Featurettes released in the lead-up to release included one that had the cast and crew introducing the idea of #TeamKong vs. #TeamGodzilla and talking about the scale of the action. That match-up was extended to social media, where people were asked to choose sides. Later on a map of the U.S. was shared showing how the majority of people in each state had voted.
More TV spots started coming out just in the last couple weeks and, like this one, largely played like cut-down versions of the trailers, working to set up the conflict. Longer spots went a bit more in-depth, but still focused on the big action of the story.
An IMAX-specific spot was pretty short but got the point across that people should see this huge movie on a huge screen. RealD 3D got a similar promo. For its part, Dolby shared a handful of interviews with the cast talking about the story and their characters.
Promotional partners for the movie included:
- Snickers, which released a spot tying into the Kong vs.
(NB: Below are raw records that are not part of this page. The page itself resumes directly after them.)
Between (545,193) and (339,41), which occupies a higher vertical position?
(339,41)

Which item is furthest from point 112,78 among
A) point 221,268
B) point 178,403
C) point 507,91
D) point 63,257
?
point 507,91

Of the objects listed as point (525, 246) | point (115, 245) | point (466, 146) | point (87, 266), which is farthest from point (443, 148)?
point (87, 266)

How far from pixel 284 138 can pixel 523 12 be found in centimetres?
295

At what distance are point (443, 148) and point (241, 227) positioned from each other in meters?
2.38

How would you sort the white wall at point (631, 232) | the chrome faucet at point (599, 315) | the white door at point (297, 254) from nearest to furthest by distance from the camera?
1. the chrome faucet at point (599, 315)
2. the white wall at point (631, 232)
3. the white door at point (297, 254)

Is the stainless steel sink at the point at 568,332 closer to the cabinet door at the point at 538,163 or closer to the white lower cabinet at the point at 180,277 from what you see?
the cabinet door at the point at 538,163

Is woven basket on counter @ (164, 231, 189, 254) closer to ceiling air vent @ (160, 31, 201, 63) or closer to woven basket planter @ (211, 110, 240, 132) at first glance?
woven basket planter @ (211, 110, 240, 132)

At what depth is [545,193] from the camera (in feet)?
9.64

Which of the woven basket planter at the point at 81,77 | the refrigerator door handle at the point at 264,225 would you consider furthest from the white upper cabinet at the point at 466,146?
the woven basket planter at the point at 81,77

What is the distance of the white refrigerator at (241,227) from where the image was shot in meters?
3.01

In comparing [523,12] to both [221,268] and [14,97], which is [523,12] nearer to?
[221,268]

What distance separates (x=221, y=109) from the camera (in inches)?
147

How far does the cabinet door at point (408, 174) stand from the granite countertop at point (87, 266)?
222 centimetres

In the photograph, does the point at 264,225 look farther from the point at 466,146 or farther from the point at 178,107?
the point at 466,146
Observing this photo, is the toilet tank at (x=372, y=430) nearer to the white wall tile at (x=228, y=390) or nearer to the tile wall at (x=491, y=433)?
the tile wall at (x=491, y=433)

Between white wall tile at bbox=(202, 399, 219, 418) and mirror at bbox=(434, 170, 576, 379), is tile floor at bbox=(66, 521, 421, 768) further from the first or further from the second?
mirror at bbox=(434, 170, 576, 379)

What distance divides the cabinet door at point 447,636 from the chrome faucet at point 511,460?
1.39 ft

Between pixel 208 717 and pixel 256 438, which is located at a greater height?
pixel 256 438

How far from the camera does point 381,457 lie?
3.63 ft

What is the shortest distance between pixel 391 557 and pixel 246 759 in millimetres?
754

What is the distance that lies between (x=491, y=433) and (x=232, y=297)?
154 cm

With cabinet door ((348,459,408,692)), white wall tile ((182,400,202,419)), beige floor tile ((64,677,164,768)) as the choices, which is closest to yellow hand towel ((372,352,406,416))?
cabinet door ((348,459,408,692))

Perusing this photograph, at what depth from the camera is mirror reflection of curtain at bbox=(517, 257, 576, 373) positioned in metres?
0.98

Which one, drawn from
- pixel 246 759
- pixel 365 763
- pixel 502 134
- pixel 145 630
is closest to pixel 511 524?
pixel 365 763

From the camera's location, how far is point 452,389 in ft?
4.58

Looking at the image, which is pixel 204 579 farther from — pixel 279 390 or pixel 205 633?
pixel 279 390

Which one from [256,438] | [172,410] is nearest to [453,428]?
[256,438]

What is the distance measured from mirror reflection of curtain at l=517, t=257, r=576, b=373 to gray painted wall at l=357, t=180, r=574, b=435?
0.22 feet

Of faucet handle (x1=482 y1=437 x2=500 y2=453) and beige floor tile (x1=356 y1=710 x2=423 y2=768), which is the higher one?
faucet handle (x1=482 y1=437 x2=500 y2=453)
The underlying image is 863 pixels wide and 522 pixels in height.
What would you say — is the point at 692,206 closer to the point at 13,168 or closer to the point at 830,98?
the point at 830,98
Godzilla fan voting.
- Roblox, which hosted a movie-themed event in the popular virtual world where players could unlock exclusive rewards.
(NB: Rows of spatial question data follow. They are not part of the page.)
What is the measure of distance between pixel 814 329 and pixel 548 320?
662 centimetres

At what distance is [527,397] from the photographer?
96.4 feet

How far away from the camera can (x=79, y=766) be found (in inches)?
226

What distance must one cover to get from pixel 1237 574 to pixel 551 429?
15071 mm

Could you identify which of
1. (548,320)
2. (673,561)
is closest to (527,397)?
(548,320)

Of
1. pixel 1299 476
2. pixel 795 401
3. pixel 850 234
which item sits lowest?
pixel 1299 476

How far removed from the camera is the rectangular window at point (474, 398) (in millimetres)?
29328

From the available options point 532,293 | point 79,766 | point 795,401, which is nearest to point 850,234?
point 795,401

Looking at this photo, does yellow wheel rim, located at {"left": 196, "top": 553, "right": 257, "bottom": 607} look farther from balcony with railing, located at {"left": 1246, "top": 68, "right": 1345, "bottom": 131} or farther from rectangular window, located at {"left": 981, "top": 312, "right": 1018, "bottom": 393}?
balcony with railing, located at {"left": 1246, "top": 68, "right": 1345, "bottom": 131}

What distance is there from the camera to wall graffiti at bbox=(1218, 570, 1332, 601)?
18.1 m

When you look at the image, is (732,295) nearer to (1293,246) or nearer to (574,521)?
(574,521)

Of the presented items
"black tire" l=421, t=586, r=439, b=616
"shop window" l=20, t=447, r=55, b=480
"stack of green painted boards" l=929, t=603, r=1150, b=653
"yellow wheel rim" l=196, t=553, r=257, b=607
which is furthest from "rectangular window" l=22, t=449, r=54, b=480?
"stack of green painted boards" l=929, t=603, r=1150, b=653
Legendary also announced a handful of publishing tie-ins just a bit before the movie came out.
Warner Bros. sponsored a TikTok challenge that involved a number of influencers on that platform.
A handful of longer featurettes, originally released on home video editions of the previous movies, were published by WB to YouTube over the last several weeks as a way of making sure the audience was familiar with what had come before. Those included:
- Godzilla | Declassified-Godzilla: A Whole New Level of Destruction
- Godzilla | MONARCH: Declassified-Godzilla: A Force of Nature
- Kong: Skull Island | MONARCH – Declassified-Kong: Monarch Files 2.0
- Kong: Skull Island | MONARCH – Declassified-Kong: Creating a King
Landscape artwork acted as both online ads and likely were used for outdoor ads also.
Media and Publicity
Bichir was interviewed about the movie, saying he enjoys the freedom to take different kinds of parts in movies of various sizes.
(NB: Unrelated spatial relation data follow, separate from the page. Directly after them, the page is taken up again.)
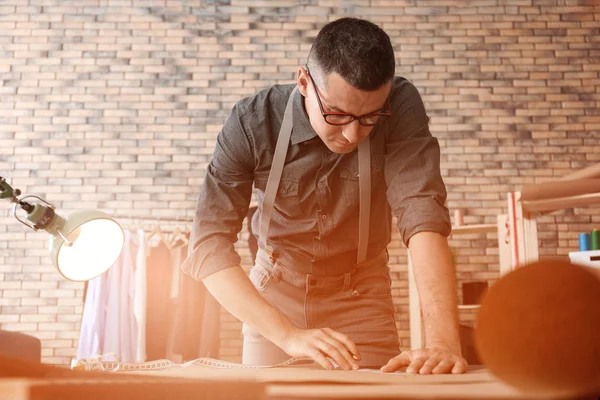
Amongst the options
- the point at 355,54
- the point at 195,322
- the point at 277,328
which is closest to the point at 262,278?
the point at 277,328

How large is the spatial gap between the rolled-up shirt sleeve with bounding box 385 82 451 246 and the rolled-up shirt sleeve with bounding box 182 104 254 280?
0.39 m

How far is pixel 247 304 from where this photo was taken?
1386 mm

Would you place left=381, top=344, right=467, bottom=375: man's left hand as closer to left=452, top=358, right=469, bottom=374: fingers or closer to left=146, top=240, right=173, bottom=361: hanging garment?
left=452, top=358, right=469, bottom=374: fingers

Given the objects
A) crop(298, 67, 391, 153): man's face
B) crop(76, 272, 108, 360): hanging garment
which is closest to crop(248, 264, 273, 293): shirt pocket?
crop(298, 67, 391, 153): man's face

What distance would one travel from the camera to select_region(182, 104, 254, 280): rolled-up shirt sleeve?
145 centimetres

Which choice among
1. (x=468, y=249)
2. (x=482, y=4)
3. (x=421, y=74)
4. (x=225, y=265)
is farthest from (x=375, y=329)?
(x=482, y=4)

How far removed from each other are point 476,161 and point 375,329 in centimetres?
339

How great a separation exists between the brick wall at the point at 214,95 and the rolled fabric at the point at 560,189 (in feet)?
12.1

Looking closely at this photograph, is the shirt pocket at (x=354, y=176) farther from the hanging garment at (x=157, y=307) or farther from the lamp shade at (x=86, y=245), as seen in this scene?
the hanging garment at (x=157, y=307)

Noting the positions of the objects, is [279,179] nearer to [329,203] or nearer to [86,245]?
[329,203]

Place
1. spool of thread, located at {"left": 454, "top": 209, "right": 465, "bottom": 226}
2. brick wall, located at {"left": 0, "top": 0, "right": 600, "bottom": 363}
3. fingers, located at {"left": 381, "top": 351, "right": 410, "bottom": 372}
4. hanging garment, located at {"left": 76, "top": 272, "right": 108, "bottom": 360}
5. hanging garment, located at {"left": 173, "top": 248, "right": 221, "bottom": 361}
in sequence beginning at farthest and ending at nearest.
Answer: brick wall, located at {"left": 0, "top": 0, "right": 600, "bottom": 363}
spool of thread, located at {"left": 454, "top": 209, "right": 465, "bottom": 226}
hanging garment, located at {"left": 173, "top": 248, "right": 221, "bottom": 361}
hanging garment, located at {"left": 76, "top": 272, "right": 108, "bottom": 360}
fingers, located at {"left": 381, "top": 351, "right": 410, "bottom": 372}

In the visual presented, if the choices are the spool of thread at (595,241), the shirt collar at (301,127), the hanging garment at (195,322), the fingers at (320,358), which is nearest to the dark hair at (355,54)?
the shirt collar at (301,127)

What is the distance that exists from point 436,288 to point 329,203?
45 cm

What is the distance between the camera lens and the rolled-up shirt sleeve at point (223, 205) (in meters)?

An interview with Wingard had the director talking about creating the massive monster battles and more of the action that everyone hopes fans are looking for. Another had him sharing the kinds of showdowns he envisioned and how he wanted to pattern the action after some of his favorite ‘80s action movies.
There’s a great deal that’s very good about the campaign, even when you overlook how it’s supporting a movie that, based on the shrinking box-office returns for the previous films, may not have a huge audience pool to pull from. It has a very nice visual brand that’s consistent from start to finish and it sells a simple message over and over again, counting on repetition being key to both engagement and interest.
When it comes down to it, that simple message is best summed up in a single GIF that, despite the lack of hyperbole or any other pitch, shows exactly what Warner Bros. hopes the audience will either come out to theaters for or use their parents’ HBO Max login to watch.